Comment réagissez-vous en entendant Emmanuel Faber, le patron de Danone, déclarer : « Après toutes ces décennies de croissance, l’enjeu de l’économie, l’enjeu de la globalisation, c’est la justice sociale » ? Est-ce que vous le croyez ?

Je le croirai s’il change de pratique, je ne peux pas juger juste sur base de ses déclarations. Il a sans doute compris que le système qu’il sert ruine la planète. Mais peut-il vraiment convaincre l’ensemble de ses collègues oligarques de changer radicalement le système ? Personnellement, je ne le pense pas.

Mais pensez-vous qu’il soit possible de changer ce système ? On n’a pas un autre système de remplacement sous la main…

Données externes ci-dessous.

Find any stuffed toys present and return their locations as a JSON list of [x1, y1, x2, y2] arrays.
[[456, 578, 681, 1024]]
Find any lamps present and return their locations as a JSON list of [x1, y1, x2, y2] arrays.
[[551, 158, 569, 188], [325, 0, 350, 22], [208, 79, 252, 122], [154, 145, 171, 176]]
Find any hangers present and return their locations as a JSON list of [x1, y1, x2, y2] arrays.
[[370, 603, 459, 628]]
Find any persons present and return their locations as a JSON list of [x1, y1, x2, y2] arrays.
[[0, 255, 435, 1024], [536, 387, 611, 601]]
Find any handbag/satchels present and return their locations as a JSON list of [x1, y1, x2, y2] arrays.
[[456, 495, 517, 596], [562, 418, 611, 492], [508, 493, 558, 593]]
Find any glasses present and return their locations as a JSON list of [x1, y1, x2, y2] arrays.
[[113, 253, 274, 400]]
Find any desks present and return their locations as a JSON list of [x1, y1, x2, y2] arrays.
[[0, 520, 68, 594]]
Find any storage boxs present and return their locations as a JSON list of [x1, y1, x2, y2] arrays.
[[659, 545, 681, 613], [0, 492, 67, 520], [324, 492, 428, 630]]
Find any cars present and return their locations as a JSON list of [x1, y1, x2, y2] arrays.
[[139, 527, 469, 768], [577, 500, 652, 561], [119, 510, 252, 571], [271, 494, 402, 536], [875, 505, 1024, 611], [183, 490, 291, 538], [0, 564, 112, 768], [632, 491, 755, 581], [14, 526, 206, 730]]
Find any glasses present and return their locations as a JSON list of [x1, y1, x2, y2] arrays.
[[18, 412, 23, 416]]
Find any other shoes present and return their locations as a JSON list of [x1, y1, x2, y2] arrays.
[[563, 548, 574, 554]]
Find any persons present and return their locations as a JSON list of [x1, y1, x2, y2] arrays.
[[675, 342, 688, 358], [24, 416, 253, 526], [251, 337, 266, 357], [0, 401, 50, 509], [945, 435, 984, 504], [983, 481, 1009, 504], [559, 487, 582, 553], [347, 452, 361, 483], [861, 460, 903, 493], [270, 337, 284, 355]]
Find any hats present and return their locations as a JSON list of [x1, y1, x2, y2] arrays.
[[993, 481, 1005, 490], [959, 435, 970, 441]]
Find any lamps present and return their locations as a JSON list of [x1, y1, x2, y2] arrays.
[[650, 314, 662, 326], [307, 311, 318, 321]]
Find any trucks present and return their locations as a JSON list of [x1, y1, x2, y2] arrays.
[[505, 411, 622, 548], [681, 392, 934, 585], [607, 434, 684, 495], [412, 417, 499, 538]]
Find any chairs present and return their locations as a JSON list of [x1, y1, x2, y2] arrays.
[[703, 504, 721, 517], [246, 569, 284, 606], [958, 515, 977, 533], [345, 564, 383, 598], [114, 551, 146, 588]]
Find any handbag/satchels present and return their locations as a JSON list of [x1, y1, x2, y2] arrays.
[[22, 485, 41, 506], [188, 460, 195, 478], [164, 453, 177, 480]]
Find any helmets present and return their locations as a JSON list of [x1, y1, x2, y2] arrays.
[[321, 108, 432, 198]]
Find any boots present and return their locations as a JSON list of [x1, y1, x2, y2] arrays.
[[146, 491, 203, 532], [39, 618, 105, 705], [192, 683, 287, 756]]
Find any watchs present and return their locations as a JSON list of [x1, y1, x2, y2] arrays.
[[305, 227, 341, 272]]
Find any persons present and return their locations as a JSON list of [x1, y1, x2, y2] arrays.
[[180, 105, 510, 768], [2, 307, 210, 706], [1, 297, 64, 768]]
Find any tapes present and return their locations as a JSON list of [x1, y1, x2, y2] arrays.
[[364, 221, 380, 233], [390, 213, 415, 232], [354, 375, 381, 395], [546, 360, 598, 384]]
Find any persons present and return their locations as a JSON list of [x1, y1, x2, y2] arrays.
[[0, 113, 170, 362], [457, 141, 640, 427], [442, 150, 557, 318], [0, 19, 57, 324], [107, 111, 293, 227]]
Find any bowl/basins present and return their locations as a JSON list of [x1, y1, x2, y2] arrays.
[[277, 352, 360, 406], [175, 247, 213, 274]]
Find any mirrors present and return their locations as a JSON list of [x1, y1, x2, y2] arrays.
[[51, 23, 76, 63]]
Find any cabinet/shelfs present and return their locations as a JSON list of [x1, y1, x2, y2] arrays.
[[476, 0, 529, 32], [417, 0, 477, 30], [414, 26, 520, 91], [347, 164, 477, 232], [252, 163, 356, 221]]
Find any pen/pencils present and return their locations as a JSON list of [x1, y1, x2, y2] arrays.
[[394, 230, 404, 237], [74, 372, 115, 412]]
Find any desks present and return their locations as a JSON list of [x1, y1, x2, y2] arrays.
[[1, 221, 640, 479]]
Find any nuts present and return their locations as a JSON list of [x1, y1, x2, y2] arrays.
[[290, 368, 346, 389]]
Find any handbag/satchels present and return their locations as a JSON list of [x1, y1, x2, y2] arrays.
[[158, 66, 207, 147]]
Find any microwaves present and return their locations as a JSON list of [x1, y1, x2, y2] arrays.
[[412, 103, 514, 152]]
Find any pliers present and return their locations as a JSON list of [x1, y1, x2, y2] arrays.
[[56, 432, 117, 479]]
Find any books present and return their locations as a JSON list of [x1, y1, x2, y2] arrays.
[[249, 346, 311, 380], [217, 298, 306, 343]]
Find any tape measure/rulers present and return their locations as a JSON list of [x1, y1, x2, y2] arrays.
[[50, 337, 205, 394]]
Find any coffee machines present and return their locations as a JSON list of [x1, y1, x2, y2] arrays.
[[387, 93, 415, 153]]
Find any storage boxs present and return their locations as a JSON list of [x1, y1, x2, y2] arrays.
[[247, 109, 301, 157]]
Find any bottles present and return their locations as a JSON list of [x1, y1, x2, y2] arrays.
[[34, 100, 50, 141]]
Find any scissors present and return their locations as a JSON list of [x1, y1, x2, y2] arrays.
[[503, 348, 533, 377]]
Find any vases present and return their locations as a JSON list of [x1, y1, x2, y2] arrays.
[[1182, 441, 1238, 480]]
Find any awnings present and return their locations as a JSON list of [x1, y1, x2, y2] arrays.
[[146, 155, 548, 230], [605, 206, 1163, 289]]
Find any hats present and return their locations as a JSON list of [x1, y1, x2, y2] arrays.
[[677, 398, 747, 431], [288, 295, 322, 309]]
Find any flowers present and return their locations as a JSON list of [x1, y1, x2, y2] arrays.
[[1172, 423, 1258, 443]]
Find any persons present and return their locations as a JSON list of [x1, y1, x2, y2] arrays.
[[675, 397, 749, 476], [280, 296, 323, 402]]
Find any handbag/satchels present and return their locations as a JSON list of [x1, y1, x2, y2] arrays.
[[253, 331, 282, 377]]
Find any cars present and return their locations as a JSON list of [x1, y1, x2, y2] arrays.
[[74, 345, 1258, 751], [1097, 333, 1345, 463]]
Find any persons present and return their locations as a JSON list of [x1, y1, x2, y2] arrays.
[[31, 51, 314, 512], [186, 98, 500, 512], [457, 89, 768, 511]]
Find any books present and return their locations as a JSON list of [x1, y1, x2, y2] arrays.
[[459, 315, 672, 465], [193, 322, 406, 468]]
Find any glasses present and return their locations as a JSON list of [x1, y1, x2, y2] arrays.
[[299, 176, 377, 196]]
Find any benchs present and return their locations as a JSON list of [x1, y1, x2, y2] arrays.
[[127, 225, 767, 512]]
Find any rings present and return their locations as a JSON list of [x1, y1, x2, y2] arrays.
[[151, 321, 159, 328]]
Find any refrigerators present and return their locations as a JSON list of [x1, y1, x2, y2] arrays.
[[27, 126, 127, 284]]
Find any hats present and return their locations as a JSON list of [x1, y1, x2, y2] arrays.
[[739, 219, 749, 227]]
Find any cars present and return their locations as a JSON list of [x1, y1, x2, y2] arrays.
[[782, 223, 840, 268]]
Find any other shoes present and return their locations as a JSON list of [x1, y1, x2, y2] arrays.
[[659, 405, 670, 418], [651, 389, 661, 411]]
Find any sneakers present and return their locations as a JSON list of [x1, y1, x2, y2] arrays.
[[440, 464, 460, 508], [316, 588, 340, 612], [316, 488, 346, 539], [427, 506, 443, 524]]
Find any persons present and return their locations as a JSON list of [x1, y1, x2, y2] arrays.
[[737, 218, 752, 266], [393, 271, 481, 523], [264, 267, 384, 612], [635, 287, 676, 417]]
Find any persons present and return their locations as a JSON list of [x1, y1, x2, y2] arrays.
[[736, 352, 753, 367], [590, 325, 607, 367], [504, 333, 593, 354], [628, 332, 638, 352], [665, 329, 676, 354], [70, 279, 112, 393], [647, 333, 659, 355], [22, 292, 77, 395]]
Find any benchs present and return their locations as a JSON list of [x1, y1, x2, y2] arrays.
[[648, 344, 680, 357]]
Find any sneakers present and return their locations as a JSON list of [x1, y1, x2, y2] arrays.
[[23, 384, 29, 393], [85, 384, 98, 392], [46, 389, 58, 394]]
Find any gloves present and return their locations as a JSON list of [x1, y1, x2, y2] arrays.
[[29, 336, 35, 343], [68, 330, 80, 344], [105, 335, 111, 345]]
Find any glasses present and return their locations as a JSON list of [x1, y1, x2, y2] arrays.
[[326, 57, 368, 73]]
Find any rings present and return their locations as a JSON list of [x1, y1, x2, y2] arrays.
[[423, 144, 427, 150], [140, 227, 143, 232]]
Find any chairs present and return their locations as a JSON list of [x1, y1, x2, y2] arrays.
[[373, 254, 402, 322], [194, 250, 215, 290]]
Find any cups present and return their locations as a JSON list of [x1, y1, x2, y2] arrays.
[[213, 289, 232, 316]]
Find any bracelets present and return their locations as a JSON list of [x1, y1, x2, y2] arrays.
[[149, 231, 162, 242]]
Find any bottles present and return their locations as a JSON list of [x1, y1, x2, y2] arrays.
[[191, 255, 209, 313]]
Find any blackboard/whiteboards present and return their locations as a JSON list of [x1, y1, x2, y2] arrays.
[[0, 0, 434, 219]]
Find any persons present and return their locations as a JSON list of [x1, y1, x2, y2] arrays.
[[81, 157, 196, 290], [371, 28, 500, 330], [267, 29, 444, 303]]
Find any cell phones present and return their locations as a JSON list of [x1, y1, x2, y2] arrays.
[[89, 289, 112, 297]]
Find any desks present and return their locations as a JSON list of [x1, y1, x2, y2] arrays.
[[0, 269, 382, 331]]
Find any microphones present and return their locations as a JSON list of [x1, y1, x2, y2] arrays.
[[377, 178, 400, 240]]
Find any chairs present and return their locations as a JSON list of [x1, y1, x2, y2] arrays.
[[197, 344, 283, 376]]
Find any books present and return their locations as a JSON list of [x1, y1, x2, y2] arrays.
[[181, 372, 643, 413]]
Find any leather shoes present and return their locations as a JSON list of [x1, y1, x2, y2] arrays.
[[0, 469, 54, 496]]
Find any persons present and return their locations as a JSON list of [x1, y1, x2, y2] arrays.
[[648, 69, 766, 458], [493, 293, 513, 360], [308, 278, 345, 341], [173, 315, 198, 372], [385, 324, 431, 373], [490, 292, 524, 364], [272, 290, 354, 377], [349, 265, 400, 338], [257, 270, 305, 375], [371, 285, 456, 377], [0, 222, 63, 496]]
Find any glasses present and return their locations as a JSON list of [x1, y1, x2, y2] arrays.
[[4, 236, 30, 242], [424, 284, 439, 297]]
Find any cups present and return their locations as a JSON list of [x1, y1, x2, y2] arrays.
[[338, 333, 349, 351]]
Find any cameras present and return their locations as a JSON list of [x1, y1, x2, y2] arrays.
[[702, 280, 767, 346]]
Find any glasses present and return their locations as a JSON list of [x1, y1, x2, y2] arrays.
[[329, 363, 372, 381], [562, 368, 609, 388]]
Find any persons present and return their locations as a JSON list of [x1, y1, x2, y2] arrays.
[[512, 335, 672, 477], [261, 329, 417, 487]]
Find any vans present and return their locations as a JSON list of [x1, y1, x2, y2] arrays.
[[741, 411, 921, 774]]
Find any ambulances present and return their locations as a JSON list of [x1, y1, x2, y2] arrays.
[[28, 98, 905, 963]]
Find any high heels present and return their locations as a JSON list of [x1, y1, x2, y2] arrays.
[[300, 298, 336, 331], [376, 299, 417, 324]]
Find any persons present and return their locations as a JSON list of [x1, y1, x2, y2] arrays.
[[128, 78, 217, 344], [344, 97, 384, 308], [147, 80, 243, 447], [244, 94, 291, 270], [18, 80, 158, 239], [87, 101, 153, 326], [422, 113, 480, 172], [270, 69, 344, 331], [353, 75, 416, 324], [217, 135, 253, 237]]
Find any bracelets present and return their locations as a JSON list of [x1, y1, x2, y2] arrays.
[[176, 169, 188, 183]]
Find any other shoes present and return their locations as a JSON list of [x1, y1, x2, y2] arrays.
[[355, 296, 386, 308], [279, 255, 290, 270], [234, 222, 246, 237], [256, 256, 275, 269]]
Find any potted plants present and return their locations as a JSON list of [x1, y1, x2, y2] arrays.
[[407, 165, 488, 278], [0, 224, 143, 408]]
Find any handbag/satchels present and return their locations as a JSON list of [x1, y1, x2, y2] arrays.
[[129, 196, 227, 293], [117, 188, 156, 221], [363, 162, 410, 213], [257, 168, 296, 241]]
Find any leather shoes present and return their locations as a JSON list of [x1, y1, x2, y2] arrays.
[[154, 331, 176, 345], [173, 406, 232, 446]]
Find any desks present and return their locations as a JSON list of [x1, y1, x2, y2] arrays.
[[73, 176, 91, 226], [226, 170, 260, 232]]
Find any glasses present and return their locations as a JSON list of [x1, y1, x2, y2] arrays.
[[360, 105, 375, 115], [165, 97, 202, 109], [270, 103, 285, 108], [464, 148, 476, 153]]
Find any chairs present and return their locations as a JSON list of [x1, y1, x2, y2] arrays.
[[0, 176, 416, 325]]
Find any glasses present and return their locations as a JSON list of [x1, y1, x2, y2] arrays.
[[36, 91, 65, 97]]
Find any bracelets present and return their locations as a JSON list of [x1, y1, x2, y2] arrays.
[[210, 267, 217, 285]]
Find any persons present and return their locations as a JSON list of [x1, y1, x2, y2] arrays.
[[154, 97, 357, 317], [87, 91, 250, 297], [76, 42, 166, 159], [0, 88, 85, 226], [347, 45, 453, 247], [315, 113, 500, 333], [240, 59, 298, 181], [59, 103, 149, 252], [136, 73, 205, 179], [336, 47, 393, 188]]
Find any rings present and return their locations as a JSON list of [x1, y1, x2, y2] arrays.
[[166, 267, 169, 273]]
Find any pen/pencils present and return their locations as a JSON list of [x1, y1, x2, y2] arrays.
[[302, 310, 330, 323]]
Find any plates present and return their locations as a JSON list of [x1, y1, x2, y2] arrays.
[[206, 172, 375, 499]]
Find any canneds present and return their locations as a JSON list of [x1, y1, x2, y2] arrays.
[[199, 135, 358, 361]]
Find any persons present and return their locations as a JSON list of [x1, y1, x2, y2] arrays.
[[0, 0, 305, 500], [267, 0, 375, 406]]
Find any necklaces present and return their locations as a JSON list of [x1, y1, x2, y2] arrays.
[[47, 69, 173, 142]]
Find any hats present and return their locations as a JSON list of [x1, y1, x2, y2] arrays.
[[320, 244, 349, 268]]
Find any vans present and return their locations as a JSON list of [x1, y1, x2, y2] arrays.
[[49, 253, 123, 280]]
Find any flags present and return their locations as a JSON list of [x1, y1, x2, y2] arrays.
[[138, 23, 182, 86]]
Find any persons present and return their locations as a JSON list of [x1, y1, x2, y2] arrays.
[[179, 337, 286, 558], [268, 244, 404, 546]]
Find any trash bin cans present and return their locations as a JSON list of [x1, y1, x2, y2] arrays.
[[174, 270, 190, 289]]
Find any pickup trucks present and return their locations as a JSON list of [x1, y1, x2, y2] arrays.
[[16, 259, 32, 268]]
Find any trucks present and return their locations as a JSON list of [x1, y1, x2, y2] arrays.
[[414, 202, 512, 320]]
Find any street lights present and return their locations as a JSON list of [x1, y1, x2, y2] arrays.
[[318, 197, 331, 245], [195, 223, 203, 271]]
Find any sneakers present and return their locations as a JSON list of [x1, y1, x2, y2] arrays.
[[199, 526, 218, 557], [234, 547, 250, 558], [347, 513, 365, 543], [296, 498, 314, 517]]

Le système capitaliste a permis de créer beaucoup de choses positives. Il y a eu beaucoup de progrès scientifiques, biologiques, des progrès extraordinaires en médecine, etc. Le problème c’est que ce progrès crée de la richesse qui ne se retrouve que dans les mains d’une minorité d’oligarques. On ne peut pas « humaniser ce système », comme on ne pouvait pas améliorer ou humaniser l’esclavage, le colonialisme ni le féodalisme. Il est difficile de savoir comment émergera une nouvelle société, par quelle incarnation, à quel moment et sous quelle forme institutionnelle l’utopie deviendra réalité.

Par rapport à la crise climatique, certains prônent une forme de dictature verte où la consommation individuelle serait limitée en fonction des besoins et des ressources disponibles sur la planète, selon des règles équitables. Qu’en pensez-vous ?

Un tel modèle pourrait en effet être positif, mais il implique une lutte des classes, car les oligarques ne céderont jamais librement leur pouvoir. C’est l’histoire qui nous l’apprend. Il faut donc un contre-pouvoir capable d’imposer une telle solution… Cela pourrait venir d’organisations telles qu’Oxfam, Greenpeace, Amnesty International, Via Campesina, Attac et d’autres mouvements de la société civile,… La société civile incarne l’espoir, face à un système mortellement dangereux pour la planète et les hommes, d’un monde plus humain, plus heureux, plus juste. Dans ce combat, l’engagement de chacun et chacune d’entre nous compte.